BEGIN DATA SUPPLIED
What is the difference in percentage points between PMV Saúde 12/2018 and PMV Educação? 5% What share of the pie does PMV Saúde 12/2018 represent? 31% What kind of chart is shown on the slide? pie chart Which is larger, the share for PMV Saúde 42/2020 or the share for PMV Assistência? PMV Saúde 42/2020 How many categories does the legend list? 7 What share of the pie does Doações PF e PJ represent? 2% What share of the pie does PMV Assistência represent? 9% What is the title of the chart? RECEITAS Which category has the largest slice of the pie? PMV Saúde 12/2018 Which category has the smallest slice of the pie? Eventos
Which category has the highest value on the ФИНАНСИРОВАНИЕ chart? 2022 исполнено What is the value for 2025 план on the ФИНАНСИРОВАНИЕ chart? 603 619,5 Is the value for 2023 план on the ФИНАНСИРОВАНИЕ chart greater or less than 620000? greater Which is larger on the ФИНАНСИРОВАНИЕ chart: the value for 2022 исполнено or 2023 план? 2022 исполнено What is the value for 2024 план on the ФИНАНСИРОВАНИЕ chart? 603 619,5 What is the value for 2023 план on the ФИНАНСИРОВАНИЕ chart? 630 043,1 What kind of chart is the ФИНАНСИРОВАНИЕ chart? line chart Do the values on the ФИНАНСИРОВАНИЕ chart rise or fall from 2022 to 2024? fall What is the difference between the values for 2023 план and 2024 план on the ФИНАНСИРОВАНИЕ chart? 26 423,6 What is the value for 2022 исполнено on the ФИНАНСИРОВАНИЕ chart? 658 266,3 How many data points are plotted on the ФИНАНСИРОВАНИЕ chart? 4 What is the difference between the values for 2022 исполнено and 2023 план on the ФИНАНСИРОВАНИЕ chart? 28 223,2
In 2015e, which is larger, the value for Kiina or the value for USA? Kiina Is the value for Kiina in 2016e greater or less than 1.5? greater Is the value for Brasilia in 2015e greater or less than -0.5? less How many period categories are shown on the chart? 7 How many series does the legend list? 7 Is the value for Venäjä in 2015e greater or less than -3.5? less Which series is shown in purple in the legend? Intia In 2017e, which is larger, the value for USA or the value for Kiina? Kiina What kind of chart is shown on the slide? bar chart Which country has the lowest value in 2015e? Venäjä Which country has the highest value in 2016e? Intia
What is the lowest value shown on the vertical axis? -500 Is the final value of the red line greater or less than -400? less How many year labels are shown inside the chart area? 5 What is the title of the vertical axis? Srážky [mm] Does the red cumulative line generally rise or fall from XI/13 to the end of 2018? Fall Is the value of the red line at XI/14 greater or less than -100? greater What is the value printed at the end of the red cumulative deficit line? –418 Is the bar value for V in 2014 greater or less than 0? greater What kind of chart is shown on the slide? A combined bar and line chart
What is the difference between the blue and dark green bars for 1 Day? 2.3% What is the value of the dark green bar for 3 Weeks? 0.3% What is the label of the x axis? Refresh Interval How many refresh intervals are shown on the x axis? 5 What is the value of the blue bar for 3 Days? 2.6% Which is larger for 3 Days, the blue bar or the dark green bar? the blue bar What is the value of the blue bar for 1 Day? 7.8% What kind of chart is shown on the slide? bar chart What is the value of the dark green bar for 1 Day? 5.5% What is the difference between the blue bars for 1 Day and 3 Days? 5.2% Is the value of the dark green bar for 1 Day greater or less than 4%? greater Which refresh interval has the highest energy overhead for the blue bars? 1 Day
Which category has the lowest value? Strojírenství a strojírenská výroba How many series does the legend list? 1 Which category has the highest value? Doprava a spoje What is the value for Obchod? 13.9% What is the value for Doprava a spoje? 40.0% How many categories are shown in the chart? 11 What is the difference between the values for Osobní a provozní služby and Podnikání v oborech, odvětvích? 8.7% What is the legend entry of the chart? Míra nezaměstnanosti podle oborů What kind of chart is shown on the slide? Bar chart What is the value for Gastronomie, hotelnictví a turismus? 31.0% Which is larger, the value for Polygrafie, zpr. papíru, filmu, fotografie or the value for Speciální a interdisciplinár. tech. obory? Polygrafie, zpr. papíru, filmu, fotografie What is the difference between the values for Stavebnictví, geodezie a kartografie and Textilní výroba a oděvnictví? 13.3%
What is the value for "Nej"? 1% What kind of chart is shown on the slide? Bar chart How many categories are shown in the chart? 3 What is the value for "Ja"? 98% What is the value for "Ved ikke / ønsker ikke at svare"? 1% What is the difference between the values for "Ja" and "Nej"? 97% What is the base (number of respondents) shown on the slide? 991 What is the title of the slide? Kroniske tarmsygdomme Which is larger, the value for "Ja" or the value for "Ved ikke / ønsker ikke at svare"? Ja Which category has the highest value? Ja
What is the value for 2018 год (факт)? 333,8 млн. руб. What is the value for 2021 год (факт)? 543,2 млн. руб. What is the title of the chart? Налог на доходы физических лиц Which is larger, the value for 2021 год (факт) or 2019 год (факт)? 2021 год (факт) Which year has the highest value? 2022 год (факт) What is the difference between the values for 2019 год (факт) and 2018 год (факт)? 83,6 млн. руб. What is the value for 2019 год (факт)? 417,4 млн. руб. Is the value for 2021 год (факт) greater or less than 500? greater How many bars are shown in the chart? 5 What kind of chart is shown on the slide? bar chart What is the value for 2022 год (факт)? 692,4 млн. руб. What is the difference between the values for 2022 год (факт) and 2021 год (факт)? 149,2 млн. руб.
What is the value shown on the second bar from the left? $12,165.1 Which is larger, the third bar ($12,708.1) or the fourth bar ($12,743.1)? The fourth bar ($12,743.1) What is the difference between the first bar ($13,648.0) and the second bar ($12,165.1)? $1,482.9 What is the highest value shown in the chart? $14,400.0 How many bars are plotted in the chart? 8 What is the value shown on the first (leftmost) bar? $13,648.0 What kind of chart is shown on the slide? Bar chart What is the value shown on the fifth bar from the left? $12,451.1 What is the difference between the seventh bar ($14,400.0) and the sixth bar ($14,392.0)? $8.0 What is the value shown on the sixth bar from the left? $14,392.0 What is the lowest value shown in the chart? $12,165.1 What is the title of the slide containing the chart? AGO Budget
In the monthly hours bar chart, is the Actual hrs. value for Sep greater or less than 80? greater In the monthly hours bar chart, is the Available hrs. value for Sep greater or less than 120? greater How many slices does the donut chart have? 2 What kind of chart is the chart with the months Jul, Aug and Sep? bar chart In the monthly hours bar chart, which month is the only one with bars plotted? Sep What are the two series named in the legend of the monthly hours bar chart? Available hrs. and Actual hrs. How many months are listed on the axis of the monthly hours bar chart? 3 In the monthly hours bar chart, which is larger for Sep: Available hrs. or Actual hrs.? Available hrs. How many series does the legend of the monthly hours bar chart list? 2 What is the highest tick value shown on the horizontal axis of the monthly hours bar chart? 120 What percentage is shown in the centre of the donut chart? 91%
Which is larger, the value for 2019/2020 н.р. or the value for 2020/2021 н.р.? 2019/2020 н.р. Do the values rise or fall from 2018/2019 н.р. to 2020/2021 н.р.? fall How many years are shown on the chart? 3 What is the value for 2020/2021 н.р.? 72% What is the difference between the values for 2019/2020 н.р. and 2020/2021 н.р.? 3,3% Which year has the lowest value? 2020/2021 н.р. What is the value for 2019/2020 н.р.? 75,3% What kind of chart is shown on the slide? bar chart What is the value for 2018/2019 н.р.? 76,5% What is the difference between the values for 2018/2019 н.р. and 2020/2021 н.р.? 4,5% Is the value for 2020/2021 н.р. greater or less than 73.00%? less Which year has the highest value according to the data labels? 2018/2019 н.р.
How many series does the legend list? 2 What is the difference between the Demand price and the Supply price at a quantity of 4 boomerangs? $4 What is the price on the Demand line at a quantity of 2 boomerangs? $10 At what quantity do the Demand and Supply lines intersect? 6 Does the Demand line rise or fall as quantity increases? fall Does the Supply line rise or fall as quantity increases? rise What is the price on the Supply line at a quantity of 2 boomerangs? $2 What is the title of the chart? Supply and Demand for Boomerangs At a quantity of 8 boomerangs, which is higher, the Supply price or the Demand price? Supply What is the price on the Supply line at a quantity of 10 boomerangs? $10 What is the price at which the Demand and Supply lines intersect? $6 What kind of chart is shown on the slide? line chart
END DATA SUPPLIED
§ **PROBLEM**:
Reproduce the entries word for word, from the first one through the line containing "Which category has the highest value on".

§ **PROBLEM SOLUTION**:
What is the difference in percentage points between PMV Saúde 12/2018 and PMV Educação? 5% What share of the pie does PMV Saúde 12/2018 represent? 31% What kind of chart is shown on the slide? pie chart Which is larger, the share for PMV Saúde 42/2020 or the share for PMV Assistência? PMV Saúde 42/2020 How many categories does the legend list? 7 What share of the pie does Doações PF e PJ represent? 2% What share of the pie does PMV Assistência represent? 9% What is the title of the chart? RECEITAS Which category has the largest slice of the pie? PMV Saúde 12/2018 Which category has the smallest slice of the pie? Eventos
Which category has the highest value on the ФИНАНСИРОВАНИЕ chart? 2022 исполнено What is the value for 2025 план on the ФИНАНСИРОВАНИЕ chart? 603 619,5 Is the value for 2023 план on the ФИНАНСИРОВАНИЕ chart greater or less than 620000? greater Which is larger on the ФИНАНСИРОВАНИЕ chart: the value for 2022 исполнено or 2023 план? 2022 исполнено What is the value for 2024 план on the ФИНАНСИРОВАНИЕ chart? 603 619,5 What is the value for 2023 план on the ФИНАНСИРОВАНИЕ chart? 630 043,1 What kind of chart is the ФИНАНСИРОВАНИЕ chart? line chart Do the values on the ФИНАНСИРОВАНИЕ chart rise or fall from 2022 to 2024? fall What is the difference between the values for 2023 план and 2024 план on the ФИНАНСИРОВАНИЕ chart? 26 423,6 What is the value for 2022 исполнено on the ФИНАНСИРОВАНИЕ chart? 658 266,3 How many data points are plotted on the ФИНАНСИРОВАНИЕ chart? 4 What is the difference between the values for 2022 исполнено and 2023 план on the ФИНАНСИРОВАНИЕ chart? 28 223,2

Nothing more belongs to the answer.